I’m attempting to write an application to extract properties and code from proprietary IDE design files. The file format looks something like this:
HEADING
{
SUBHEADING1
{
PropName1 = PropVal1;
PropName2 = PropVal2;
}
SUBHEADING2
{
{ 1 ; PropVal1 ; PropValue2 }
{ 2 ; PropVal1 ; PropValue2 ; OnEvent1=BEGIN
MESSAGE('Hello, World!');
{ block comments are between braces }
//inline comments are after double-slashes
END;
PropVal3 }
{ 1 ; PropVal1 ; PropVal2; PropVal3 }
}
}
What I am trying to do is extract the contents under the subheading blocks. In the case of SUBHEADING2, I would also separate each token as delimited by the semicolons. I had reasonably good success with just counting the brackets and keeping track of what subheading I’m currently under. The main issue I encountered involves dealing with the code comments.

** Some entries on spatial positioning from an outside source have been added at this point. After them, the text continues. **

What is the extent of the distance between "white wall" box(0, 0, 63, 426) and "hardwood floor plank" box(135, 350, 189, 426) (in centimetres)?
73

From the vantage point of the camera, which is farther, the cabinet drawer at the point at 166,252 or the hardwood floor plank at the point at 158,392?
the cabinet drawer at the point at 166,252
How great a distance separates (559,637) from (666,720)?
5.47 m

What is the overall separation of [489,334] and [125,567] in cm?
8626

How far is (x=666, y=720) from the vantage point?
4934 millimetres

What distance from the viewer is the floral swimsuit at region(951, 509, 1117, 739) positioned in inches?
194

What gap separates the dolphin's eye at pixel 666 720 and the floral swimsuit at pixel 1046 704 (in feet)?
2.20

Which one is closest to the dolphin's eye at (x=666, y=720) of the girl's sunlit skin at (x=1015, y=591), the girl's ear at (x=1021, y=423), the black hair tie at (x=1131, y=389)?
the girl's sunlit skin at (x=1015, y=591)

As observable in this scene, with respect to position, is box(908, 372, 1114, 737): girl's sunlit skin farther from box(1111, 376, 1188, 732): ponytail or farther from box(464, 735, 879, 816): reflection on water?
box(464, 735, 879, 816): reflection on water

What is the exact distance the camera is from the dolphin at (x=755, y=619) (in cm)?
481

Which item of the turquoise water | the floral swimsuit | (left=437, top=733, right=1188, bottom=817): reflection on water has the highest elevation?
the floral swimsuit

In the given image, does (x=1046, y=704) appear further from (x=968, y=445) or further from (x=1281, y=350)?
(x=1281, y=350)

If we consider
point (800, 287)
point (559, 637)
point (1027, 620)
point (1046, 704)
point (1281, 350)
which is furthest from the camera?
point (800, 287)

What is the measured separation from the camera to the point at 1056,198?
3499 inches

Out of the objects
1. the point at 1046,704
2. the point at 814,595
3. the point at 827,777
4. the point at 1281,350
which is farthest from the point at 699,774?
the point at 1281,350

This language happens to use {} for block comments, which interferes with the brackets in the file format. To make it even more interesting, it also needs to take into account double-slash inline comments and ignore everything up to the end of the line.
What is the best approach to tackling this? I looked at some of the compiler libraries discussed in another article (ANTLR, Doxygen, etc.) but they seem like overkill for solving this specific parsing issue.
You should be able to put something together in a few hours, using regular expressions in combination with some code that uses the results.
Something like this should work:
– Initialize the process by loading the file into a string.
Following this, you would process HEADING, then the first SUBHEADING, then the second SUBHEADING, then each sub-block. For the sub-block containing the block comment, you would presumably know based on the block’s lack of a keyword that any sub-block is a comment, so there is no need to process the sub-blocks.